Well. I will leave out the people buying flowers, because of course flowers are perishable (but I would also argue that even in this small town there are probably more auspicious places to buy flowers from). But still. The place was choked with people frantically grabbing up chocolates, and cards, and red or pink plush things (The guy in the checkout line ahead of me had a bag of generic minicandybars, a Fitness Water and a red stuffed toy dog).

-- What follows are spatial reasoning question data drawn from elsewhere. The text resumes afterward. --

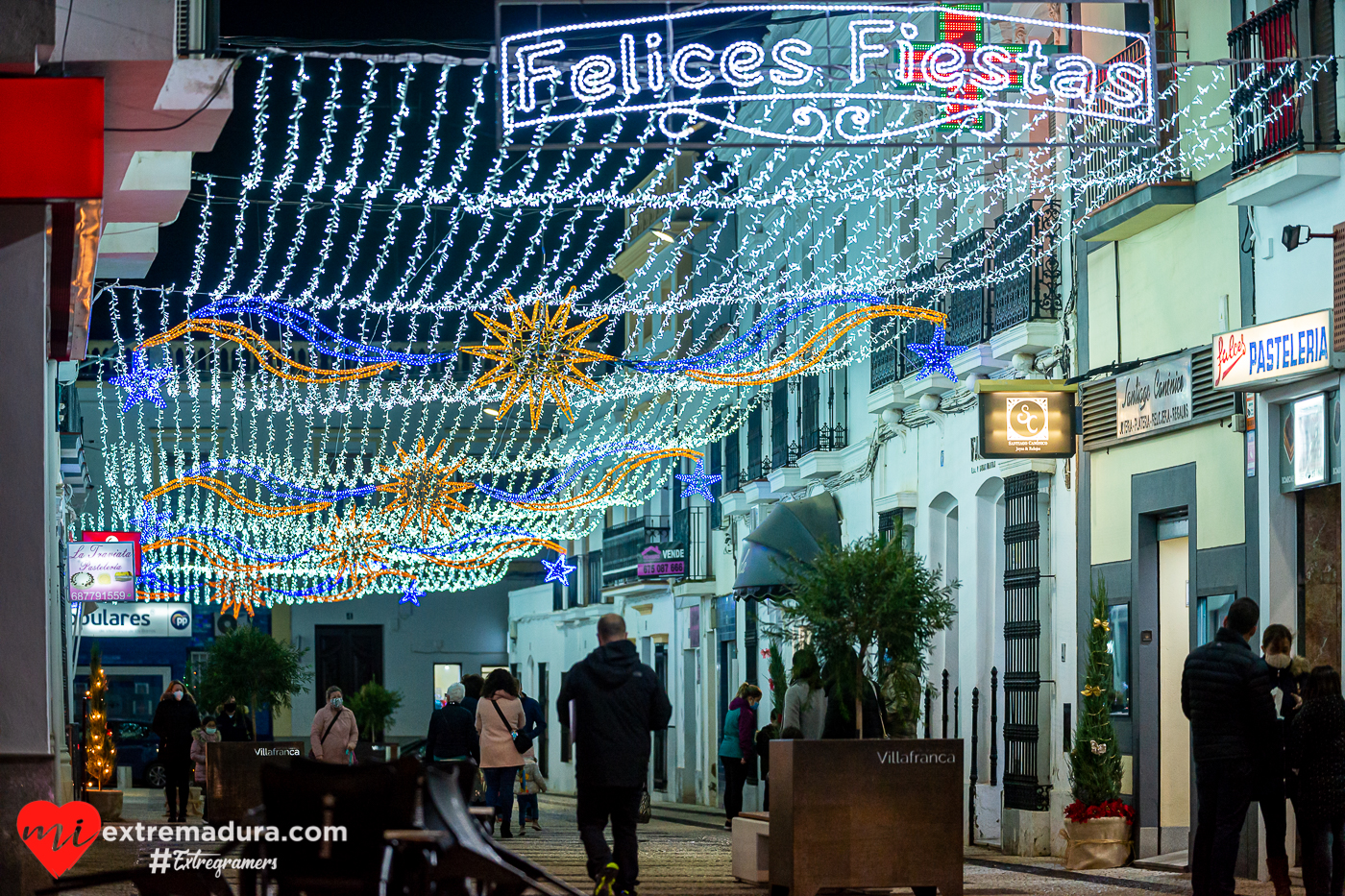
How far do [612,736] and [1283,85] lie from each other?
7.53 meters

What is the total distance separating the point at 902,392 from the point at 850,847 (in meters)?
11.4

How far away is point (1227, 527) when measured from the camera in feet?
49.7

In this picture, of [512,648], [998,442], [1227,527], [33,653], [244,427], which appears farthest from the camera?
[512,648]

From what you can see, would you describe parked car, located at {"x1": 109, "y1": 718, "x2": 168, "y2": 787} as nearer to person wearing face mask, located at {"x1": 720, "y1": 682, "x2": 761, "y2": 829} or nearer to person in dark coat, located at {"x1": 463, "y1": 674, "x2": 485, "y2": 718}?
person wearing face mask, located at {"x1": 720, "y1": 682, "x2": 761, "y2": 829}

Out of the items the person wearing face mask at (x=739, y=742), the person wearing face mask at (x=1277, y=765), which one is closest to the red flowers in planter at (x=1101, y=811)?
the person wearing face mask at (x=1277, y=765)

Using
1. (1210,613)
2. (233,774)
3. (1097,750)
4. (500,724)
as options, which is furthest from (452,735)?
(1210,613)

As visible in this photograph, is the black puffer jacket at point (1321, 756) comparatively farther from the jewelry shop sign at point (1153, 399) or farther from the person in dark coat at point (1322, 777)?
the jewelry shop sign at point (1153, 399)

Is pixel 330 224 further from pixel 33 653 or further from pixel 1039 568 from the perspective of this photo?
pixel 33 653

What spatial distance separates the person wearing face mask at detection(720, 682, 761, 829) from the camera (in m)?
21.5

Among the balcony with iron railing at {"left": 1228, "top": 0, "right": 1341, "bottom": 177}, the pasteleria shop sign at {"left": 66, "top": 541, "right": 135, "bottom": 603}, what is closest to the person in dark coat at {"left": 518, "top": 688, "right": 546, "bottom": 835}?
the pasteleria shop sign at {"left": 66, "top": 541, "right": 135, "bottom": 603}

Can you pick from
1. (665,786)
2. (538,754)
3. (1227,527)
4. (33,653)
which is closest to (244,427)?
(538,754)

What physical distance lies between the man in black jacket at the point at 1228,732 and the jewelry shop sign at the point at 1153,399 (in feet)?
17.1

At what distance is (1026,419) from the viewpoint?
57.9ft

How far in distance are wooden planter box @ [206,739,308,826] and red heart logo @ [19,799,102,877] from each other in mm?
6547
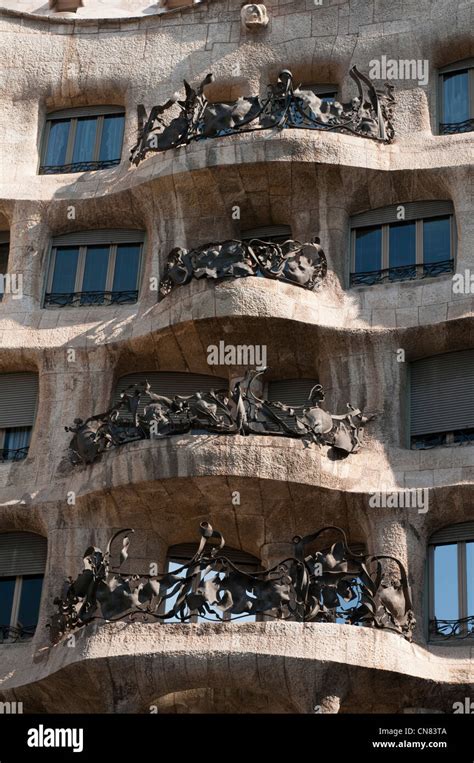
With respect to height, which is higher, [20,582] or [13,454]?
[13,454]

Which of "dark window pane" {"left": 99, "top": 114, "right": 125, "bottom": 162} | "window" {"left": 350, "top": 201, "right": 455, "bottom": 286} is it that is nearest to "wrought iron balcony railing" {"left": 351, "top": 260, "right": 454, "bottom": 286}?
"window" {"left": 350, "top": 201, "right": 455, "bottom": 286}

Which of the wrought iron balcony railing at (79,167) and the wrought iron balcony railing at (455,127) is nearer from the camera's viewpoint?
the wrought iron balcony railing at (455,127)

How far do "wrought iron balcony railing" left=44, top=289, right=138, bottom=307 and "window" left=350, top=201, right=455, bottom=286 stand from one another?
3600 millimetres

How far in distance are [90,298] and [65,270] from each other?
85 centimetres

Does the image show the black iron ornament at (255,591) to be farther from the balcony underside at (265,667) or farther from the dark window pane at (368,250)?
the dark window pane at (368,250)

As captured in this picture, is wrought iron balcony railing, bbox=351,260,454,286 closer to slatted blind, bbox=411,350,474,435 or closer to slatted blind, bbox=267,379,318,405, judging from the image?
slatted blind, bbox=411,350,474,435

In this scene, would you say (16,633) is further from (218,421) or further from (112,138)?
(112,138)

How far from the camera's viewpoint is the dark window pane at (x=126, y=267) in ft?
90.0

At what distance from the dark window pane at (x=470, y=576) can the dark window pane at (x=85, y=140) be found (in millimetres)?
9769

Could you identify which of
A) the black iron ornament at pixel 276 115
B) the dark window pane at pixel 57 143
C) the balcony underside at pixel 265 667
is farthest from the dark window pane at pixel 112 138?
the balcony underside at pixel 265 667

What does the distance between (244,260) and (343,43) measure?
17.0 feet

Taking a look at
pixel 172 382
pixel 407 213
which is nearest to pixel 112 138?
pixel 172 382

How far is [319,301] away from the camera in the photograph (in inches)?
1018

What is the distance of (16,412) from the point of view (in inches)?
1038
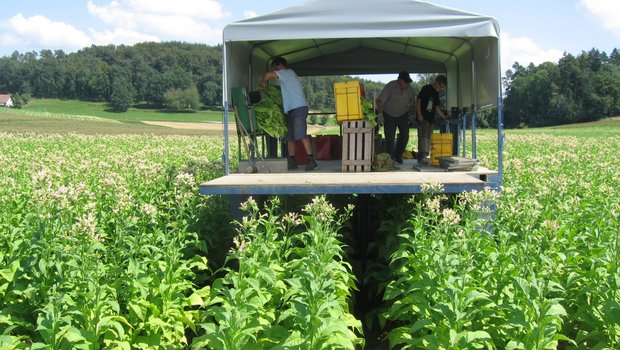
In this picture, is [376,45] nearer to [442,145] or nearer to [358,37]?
[442,145]

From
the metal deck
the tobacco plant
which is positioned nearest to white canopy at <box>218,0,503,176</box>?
the metal deck

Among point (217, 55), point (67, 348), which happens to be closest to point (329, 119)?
point (67, 348)

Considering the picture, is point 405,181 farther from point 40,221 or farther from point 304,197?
point 40,221

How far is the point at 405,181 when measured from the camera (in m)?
8.07

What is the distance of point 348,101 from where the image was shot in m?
10.4

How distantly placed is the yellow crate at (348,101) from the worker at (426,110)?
3495mm

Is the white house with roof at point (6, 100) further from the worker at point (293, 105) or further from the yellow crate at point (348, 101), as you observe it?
the yellow crate at point (348, 101)

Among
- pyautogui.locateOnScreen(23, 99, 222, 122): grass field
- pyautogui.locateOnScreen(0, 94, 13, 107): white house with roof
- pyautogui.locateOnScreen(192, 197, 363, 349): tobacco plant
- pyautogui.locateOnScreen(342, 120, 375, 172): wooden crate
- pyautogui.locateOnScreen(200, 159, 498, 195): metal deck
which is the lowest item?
pyautogui.locateOnScreen(192, 197, 363, 349): tobacco plant

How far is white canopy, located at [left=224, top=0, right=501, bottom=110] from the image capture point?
8633mm

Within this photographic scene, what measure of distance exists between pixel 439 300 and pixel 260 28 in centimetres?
505

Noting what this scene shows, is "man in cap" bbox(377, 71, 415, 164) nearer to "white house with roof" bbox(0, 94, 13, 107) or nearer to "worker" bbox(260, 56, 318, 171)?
"worker" bbox(260, 56, 318, 171)

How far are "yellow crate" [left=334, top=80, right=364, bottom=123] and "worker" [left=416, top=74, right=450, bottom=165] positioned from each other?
11.5 ft

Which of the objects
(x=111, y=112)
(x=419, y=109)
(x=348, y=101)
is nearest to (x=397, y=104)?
(x=419, y=109)

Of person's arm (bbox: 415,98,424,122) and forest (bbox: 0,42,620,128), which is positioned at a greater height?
forest (bbox: 0,42,620,128)
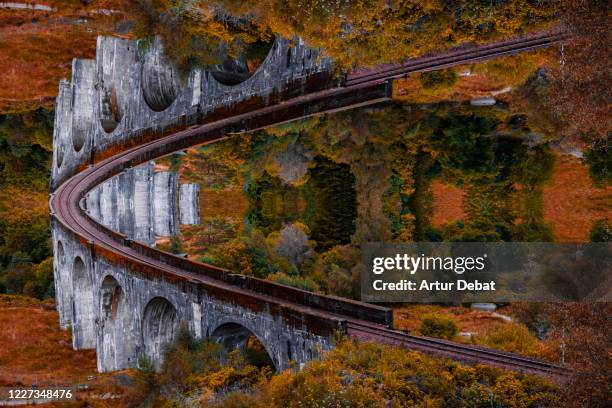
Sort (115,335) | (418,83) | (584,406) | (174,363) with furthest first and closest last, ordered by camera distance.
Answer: (115,335) → (174,363) → (418,83) → (584,406)

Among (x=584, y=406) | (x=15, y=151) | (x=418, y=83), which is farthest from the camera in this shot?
(x=15, y=151)

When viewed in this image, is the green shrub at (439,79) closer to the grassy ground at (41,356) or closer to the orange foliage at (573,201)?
the orange foliage at (573,201)

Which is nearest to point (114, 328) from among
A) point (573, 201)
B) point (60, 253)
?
point (60, 253)

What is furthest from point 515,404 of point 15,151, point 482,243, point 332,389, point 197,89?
point 15,151

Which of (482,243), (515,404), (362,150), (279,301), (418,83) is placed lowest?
(515,404)

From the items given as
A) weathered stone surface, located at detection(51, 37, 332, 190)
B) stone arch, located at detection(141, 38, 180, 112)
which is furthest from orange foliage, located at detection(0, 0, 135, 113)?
stone arch, located at detection(141, 38, 180, 112)

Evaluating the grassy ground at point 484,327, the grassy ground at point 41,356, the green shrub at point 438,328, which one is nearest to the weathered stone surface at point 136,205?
the grassy ground at point 41,356

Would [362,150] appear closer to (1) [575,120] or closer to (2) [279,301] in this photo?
(2) [279,301]
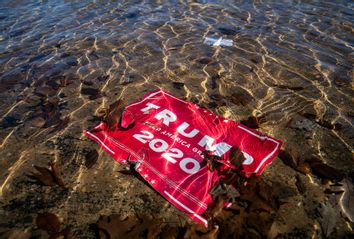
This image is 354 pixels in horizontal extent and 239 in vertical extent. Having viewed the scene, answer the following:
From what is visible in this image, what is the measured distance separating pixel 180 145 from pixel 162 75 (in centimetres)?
183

The thing that really amused me, though, was near one of the checkout lanes: it was a display of (as far as I could determine) cheaply made frying pans. But not just any frying pans. They were pink, and had things like "Kiss the Cook" stencilled across the bottom (the underside; the part that would go against the burner). There was also a yellow one that said "Caution: Man in Kitchen." (Gender stereotype much?).

It amused me on several levels. First of all, the simple absurdist level: it was so random. Why frying pans? Why not saucepans or garlic presses? Second, it just seemed so pathetic: I mean, if you've waited until 4 pm on V-day to go out and get something for your sweetie, and you're not exactly inspired with what to bring home, I really really really really think a frying pan with the words "Kiss the Cook" and a big pink pair of lips painted on them are NOT your best shot. (And even if your sweetie loves to cook, I think maybe a painted fry pan from the W*l-Mart really isn't your best choice of a kitchen gift). Finally, the thought of someone bringing home a fry pan as an unsolicited Valentine's Day gift just seems like such a Homer Simpson sort of thing to do. (Homer would probably also pick up a package of pork chops to go with it).

So, thank you, W*l-mart, for contributing further to my cynicism about the "You VILL buy the person you love a gift, or else" nature of the day.